***** SELECTED EXCERPT

The preferred temperature for the above reaction is at about 0°C-45°C. The reaction is preferred to be conducted in about 0.5 to 2 hours. The silver oxide and hydrazine hydrate are preferred to be at a ratio of 1 :0.087 to 1 :0.26 by weight. The nanosilver particles prepared by the reactive steps (l)-(4) have diameter of 1 nm to 100 nm.

Because hydrazine hydrate is toxic, after the completion of step (4), the nanosilver composition is preferred to be kept in the presence of air for additional 0.5 to 5 hours so that the residue of hydrazine hydrate in the nanosilver composition containing solution can be decomposed into nitrogen and water by the following oxidative reaction: NH₂NH₂Η₂O + O₂? N₂ + 3 H₂O

The resulting nitrogen gas and water are non-toxic so that no removal of the side products is necessary.

Moreover, the present invention provides a method for making the nanosilver composition of high silver concentration, high stability. If hydrazine hydrate is used as the reducing agent, no toxic ingredients will be produced. The above mentioned problems associated with the reaction are solved in the present invention: the solubility of silver oxide and final concentration of silver in the colloidal solution are improved, the nanosilver is stabilized in a colloidal state, and the toxic reactant, hydrazine, is carefully removed from the nanosilver composition containing solution by further decomposition reaction with oxygen in the air. The nanosilver composition of the present invention is suitable for healthcare purposes and serves as an effective antimicrobial agent.

The "nanosilver composition" as described in the present invention is also referred to as a colloidal nanosilver solution in the following examples.

EXAMPLE 1 Preparation of the Colloidal nanosilver Solution of the Present Invention The colloidal solution containing nanosilver particles of the present invention was prepared according to the following steps:

1. 60 g of sodium carboxymethyl starch was dissolved in 1600 ml of distilled water. The dissolved sodium carboxymethyl starch solution was added to a 5000 ml flask. The flask was heated to and maintained at 70°C until the solution became gelatinized. The resultant viscous medium was cooled down to room temperature.

2. 3 g of silver oxide was added to and mixed with 22 g of 28% ammonia water in 115 ml of distilled water to form a silver ammonia complex ion (i.e., [Ag(NH₃) ₂ ⁺]) -solution.

3. The silver ammonia complex ion solution was then mixed thoroughly with the viscous medium of (2) to form a stabilized silver ammonia complex ion solution.

4. 0.5 g of 80% hydrazine hydrate was mixed with and dissolved in 200 ml of distilled water to form a hydrazine hydrate solution.

5. The hydrazine hydrate solution was, with stirring, added to the flask containing the stabilized silver ammonia complex ion solution. The solution was then reacted at room temperature for 4.5 hours. EXAMPLE 2 Preparation of the Colloidal Nanosilver Solution of the Present Invention The colloidal solution containing nanosilver particles of the present invention was prepared according to the following steps.

**********

* YOUR TASKS
• a. According to the nanosilver passage, what range of diameters do the nanosilver particles made by steps (l)-(4) have?
• b. Copy word for word the part of the nanosilver passage that starts at the words "4. 0.5 g of" and ends after the words "the following steps.".
• c. In Example 1 of the nanosilver passage, which substances have their amounts given in grams? Give each one with its amount.

***** DATA RECORDS

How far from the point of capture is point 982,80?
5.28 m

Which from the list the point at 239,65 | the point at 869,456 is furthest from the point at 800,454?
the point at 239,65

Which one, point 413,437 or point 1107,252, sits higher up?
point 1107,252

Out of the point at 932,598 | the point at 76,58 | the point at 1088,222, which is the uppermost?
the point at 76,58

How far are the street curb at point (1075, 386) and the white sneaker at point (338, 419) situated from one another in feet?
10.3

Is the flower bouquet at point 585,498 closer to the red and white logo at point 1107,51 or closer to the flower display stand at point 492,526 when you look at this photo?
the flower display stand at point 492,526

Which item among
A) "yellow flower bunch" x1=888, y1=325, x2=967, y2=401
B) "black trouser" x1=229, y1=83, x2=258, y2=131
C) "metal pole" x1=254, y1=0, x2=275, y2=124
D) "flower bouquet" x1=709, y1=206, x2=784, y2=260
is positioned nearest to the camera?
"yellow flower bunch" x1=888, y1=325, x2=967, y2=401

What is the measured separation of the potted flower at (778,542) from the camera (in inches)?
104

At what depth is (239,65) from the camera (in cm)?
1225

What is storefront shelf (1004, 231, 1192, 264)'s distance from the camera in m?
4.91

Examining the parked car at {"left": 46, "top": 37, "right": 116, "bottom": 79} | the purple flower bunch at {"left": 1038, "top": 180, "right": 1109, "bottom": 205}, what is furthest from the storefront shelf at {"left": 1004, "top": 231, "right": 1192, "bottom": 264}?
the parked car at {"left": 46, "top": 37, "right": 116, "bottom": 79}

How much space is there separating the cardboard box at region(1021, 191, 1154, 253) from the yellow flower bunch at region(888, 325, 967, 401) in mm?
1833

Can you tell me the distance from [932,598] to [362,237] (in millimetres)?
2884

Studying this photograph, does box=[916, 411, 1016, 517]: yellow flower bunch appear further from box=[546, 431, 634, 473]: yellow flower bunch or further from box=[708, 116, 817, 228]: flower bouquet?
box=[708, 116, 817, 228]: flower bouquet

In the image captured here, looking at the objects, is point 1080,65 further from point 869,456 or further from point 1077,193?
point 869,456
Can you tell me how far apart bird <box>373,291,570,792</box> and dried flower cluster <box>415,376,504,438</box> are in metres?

**********

* SOLUTIONS FOR EACH TASK
• a. 1 nm to 100 nm

• b.
4. 0.5 g of 80% hydrazine hydrate was mixed with and dissolved in 200 ml of distilled water to form a hydrazine hydrate solution.

5. The hydrazine hydrate solution was, with stirring, added to the flask containing the stabilized silver ammonia complex ion solution. The solution was then reacted at room temperature for 4.5 hours. EXAMPLE 2 Preparation of the Colloidal Nanosilver Solution of the Present Invention The colloidal solution containing nanosilver particles of the present invention was prepared according to the following steps.

• c.
- Sodium carboxymethyl starch: 60 g
- Silver oxide: 3 g
- 28% ammonia water: 22 g
- 80% hydrazine hydrate: 0.5 g